[gnu.gcc.bug] Bug in GCC 1.33 + Smalltalk

eliot%CS.QMC.AC.UK@MITVMA.MIT.EDU (Eliot Miranda) (02/20/89)

There is a bug with global registers in gcc Version 1.33 running on a SUN 3.
The bug is the ommision of an assignment to a global register variable.
See the lines
        asm("HERE:");
to
        asm("ENDHERE:");
in the C source and the assembler.  instrPointer is a global register variable

        register unsigned char *instrPointer asm("a4");

The assignment is the sole use of instrPointer within the function.
The bug report follows some suggestions for Gnu & Gnu CC.

I am using GCC to compile my Smalltalk-80 interpreter.  Apart from this bug,
the compiler looks good.  On the largest function (the interpreter) GCC
produces 10% less code than SUN's pcc.  May I suggest an optimization to C
switch statements?
If the switch reads:

        register unsigned char *instrPointer asm("a4");

        ...

        switch(*instrPointer++) $
        case 0: ...

        ...

        case 255: ...
        

and all the case indices are used, then the bounds check generated at the
start of the switch is unnecessary.  (Of course I realise its easy to tweak the
assembler output, but GCC seems well on the way to being an excellent
interpreter compiler, this is yet more icing on the cake!).

My interpreter (BrouHaHa a portable smalltalk interpreter, OOPSLA '87) is
currently 50% of the performance of ParcPlace (ex Xerox) Smalltalk-80 on
a SUN 3/60.  This places it at around the same speed as the Tektronix
implementation for 68000s written in assembler.  Apart from global registers
(obtained with sed scripts on the assembler using pcc) it also does bitblt
(rasterop) using on-the-fly compilation, and supports 1 bit deep and 8 bit deep
bitmaps.

At the language level, non-reentrant block contexts have been replaced by
fully reentrant closures.  The system is a 32 bit implementation and can
support up to 2 M objects which occupy a 32 bit address space.

The inplementation is mature, having been used intensively on a research
project within QMC for the past two years.  The interpreter itsself is about
4 years old.

The interpreter currently runs on SUN 3s, IBM PS/2 Model 80 (under Xenix, sans
global registers because Microsoft C is awful!), on the Whitechapel MG1 (ns32016
based machine) & Acorn Archimedes ARM.  Apart from bitblt, the interpreter is
highly portable.

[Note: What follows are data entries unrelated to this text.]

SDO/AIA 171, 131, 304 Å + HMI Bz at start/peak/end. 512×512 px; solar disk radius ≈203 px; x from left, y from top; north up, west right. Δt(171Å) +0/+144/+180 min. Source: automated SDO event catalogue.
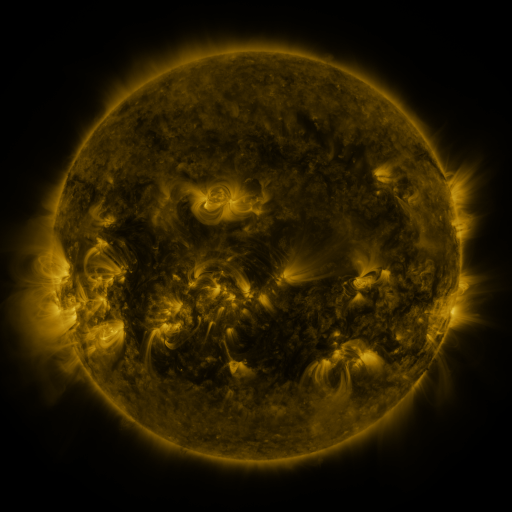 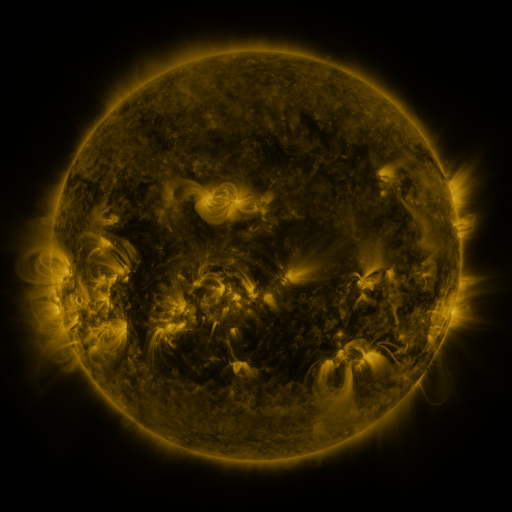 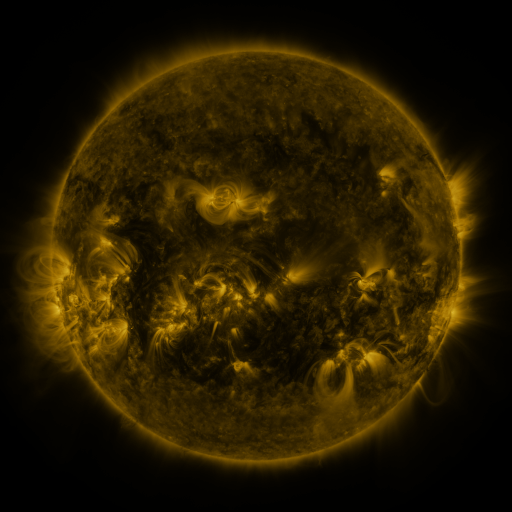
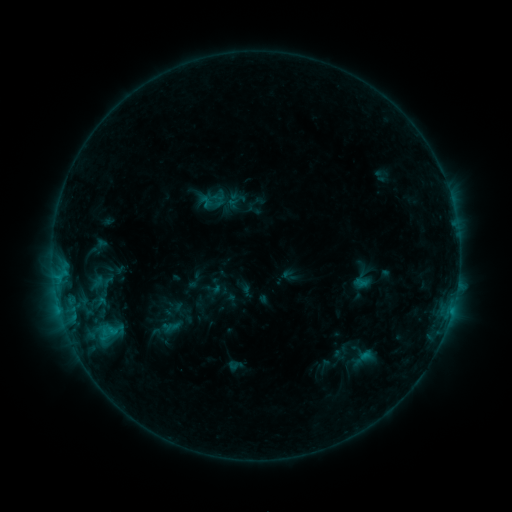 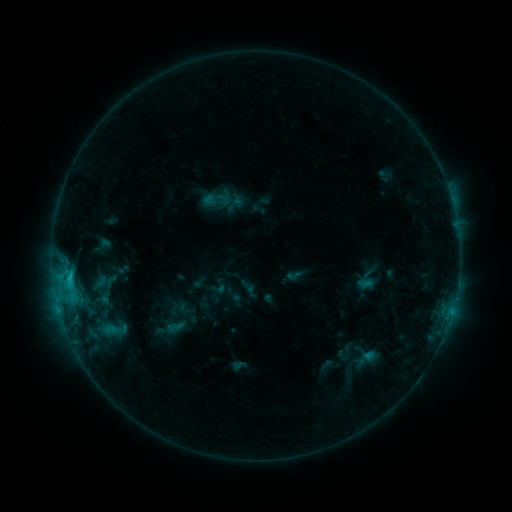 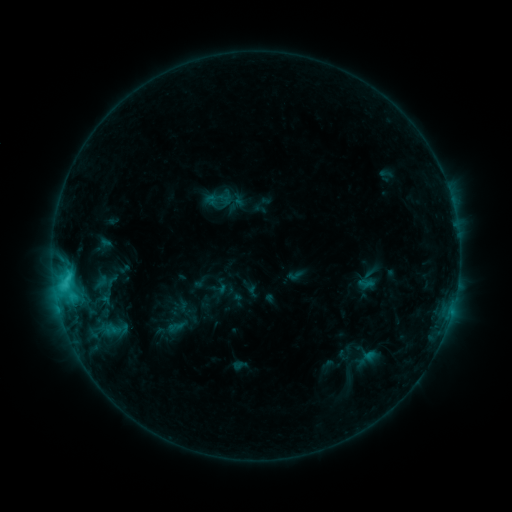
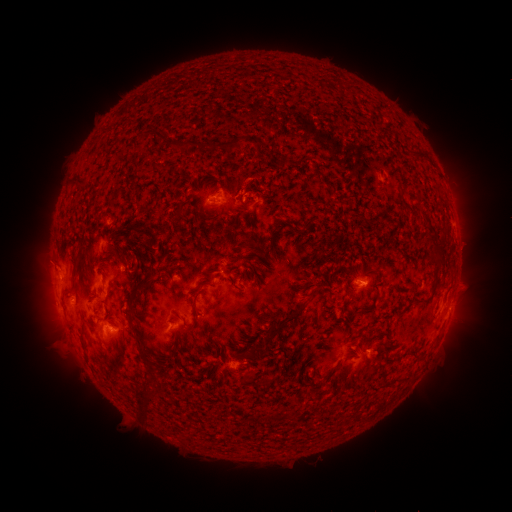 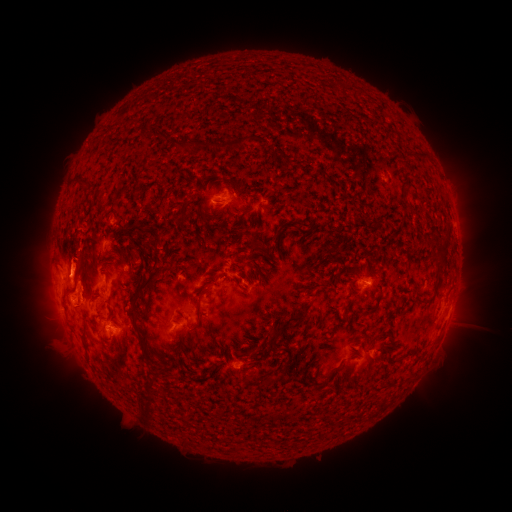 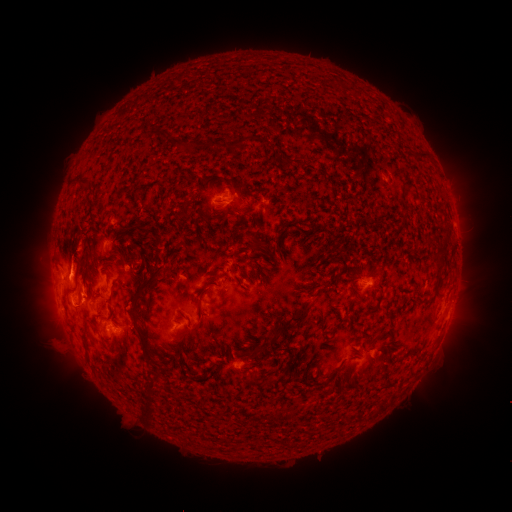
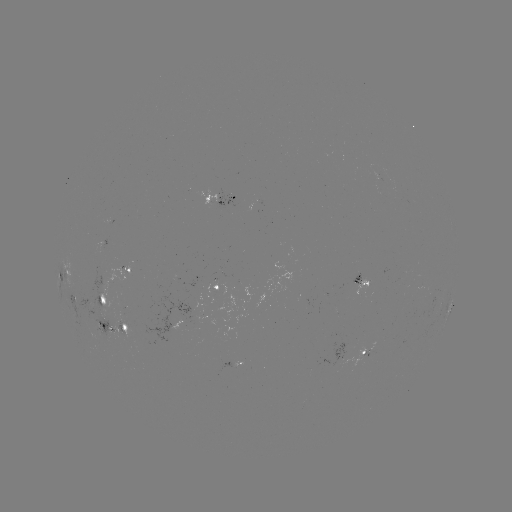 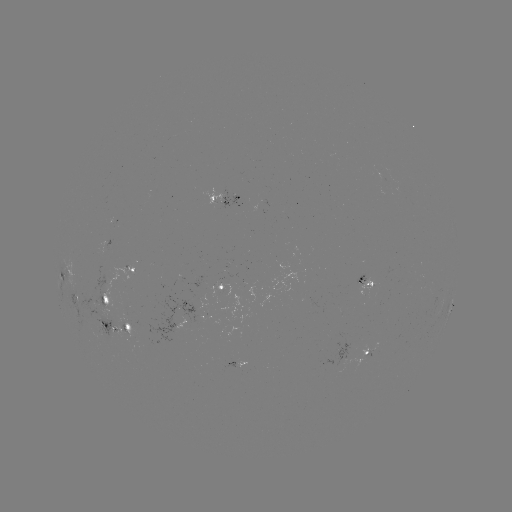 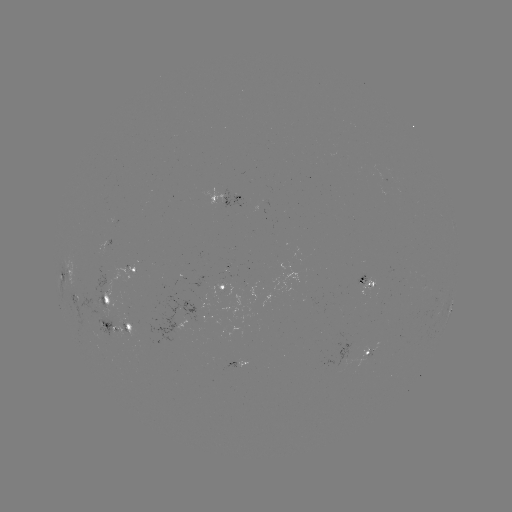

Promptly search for emerging-flux region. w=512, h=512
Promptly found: [104, 318].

I would be happy to put the interpreter in the public domain
under the aegis of GNU.
However, I use a virtual image derived from Xerox Smalltalk-80 Version 2.0 or
ParcPlace Smalltalk-80 Version 2.3, niether of which is in the public domain :-)
( :-( ). If you can produce a public domain image, I can produce the
 interpreter.


On the subject of further enhancements to Gnu CC, my on-the-fly compiled bitblt
works as follows:

on each call to bitblt the arguments are analyzed and the appropriate fragments
of machine code are concatenated to form a piece of code that performs the
actual data manipulation.  Since the code contains no tests (apart from the
inner and outer loop counts), and since the analysis is performed once, the
resulting implementation is very fast.

I generate the fragments of machine code 'funclets' thus:
Each funclet is written as a C function that declares all variables used in all
funclets, and in the same order as all other funclets.  Subsequently,
the compiler generated, but unoptimized, assembler is edited to remove all
prologes & epilogs from the funclets.  The machine code is concatenated
by a C function that, for each funclet, takes the address of the funclet &
the address of the following funclet, casts them appropriately, and copies
the machine code either into a dummy function or onto the stack, where it can
be executed.  The resulting code is executed using the stack frame of the
compiling function.

The resulting code is sort of portable & currently runs on the 68020 & the
 80386.
Although I have major problems on the 386 through using the Microsoft C
 compiler!

Given that Gnu CC already supports global register variables & pointer
 arithmetic
on pointers to functions, it would be nice to specify that for specific
 functions
the prolog & epilog should not be generated.  This would improve portability
immensely!  It would also help if sizeof(*(void(*)())) was 1 on the 386, 2 on
 the
68020, 4 on the ARM etc....  Also, at some point, all registers used in
the compilation process should be saved & restored, so one must be able to
specify that a particular function saves all appropriate registers.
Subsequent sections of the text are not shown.